Students in the speech and debate class placed second, third, fourth and fifth in the Florida Civics and Debate Initiative virtual debate competition, which they found out Nov. 27.

In this competition, students were required to do the Pro Con Challenge. This has students give two speeches, one in support of a certain topic, and the other in opposition to it. Speeches were submitted Nov. 14. The topic presented for students to make their speeches on was, “The United States federal government should forgive all student loan debt.”

Speech and debate teacher Mark Schledorn said he has mixed feelings about how his students placed in the assessment.

“I’m happy that we had some success because it gives us a place,” Schledorn said. “I know that we are competitive. However, it’s in the novice division. There’s novice, there’s junior varsity, and there’s varsity. I told [the students] to sign up for novice because we have no idea what we’re doing. The fact that we got four out of the five places in this speaks well, but Holy Trinity placed first, so we’re not even winning in our own county.”

Sophomore Caelen Garcia, who placed second in the competition, the highest placement among the speech and debate class, said he is proud of the class and how well it did.

“I think it’s fantastic that we all did very well in the competition,” Garcia said. “Schledorn, with the help of [senior] Anjani Sharma, did a fantastic job preparing us with it being the first year speech and debate is being offered in West Shore. I was very excited to participate, with me being able to use the WCTZ teleprompter, shirt and recording studio. Additionally, I felt very passionate about what I was debating. Social issues in America interest me, as I want to go into a career in politics.”

Schledorn said the addition of the teleprompter into the recording process helped, despite its initial issues.

“I think the idea that we had at the last minute of using the TV studio and the teleprompter was successful,” Schledorn said. “There was nothing in the rules that say we can’t use a teleprompter, so that made us maintain eye contact better. The only issue was, because we hadn’t used the teleprompter before, we had some technical difficulties.”

Speech and debate is a new course to West Shore, having been made available to students this school year. Because of this, debate competitions such as the Florida Civics and Debate Initiative’s Pro Con Challenge are new to many of the school’s students. Schledorn felt said the assessment introduced the students to debate competitions and made them more familiar with the concept.

“I think the biggest opportunity [the competition presents] is that it boosts their confidence,” Schledorn said. “Not only do they know we can do it, but other kids in the class, some of whom are on equal level [in terms of skill] with the ones who competed, will know that this is doable.”

Garcia said he saw value in how the competition made him more familiar with debating and more secure in his abilities.

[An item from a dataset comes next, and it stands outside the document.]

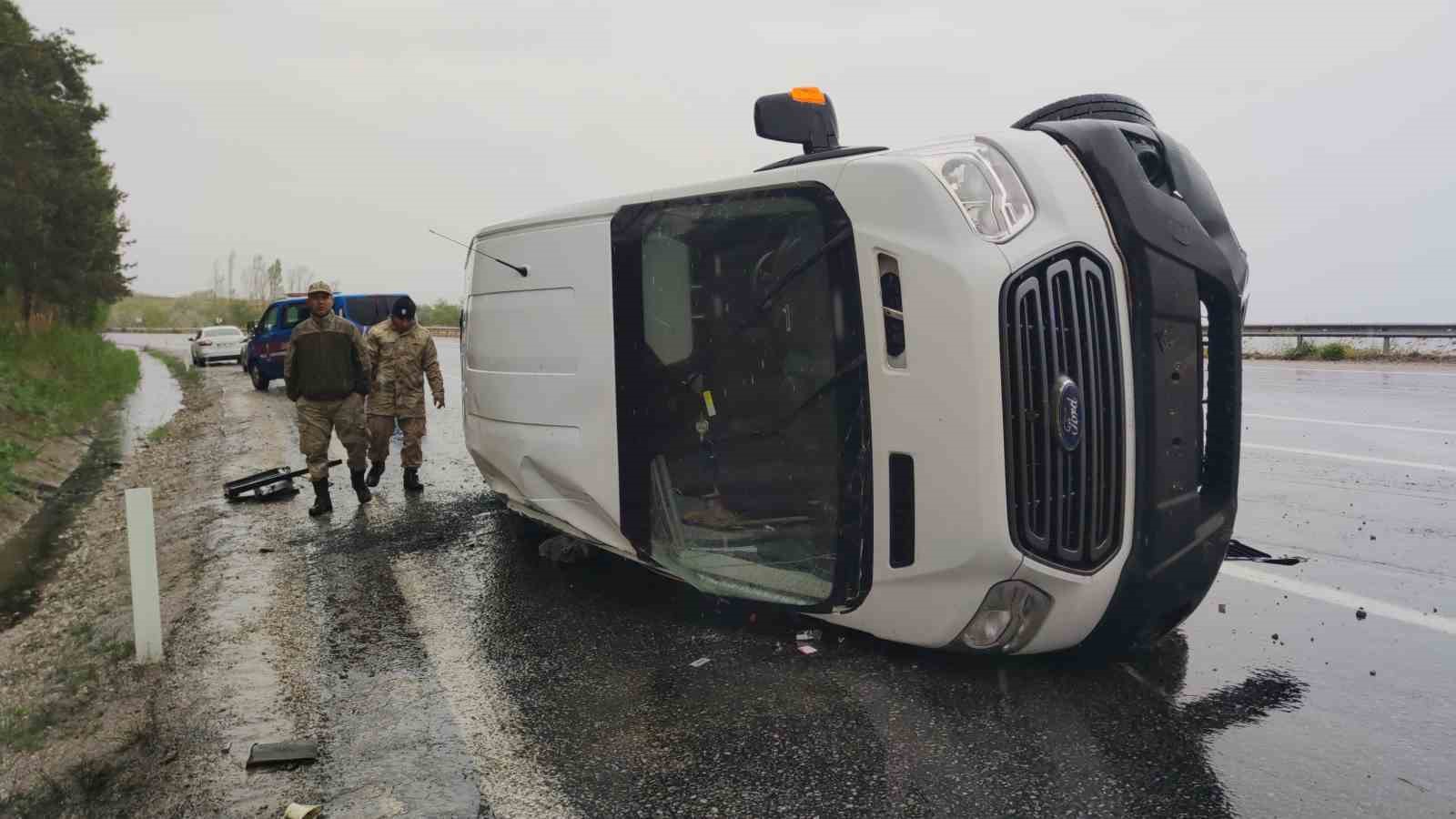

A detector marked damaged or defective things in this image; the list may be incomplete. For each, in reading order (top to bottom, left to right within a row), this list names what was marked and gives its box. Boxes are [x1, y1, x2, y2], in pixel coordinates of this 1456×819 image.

“I feel that this debate built a lot of confidence in my debating skills, and it will serve as a foundation for future debates,” Garcia said.

In the second semester, there are going to be two asynchronous virtual debates and two live debates that the speech and debate class hopes to participate in. Schledorn said he hopes for his students to participate but noted the challenge of the different nature of live debating.

“We still haven’t done [a competition] live, which is a whole different idea than videotaping your pro and con and sending that to the judges to look through,” he said.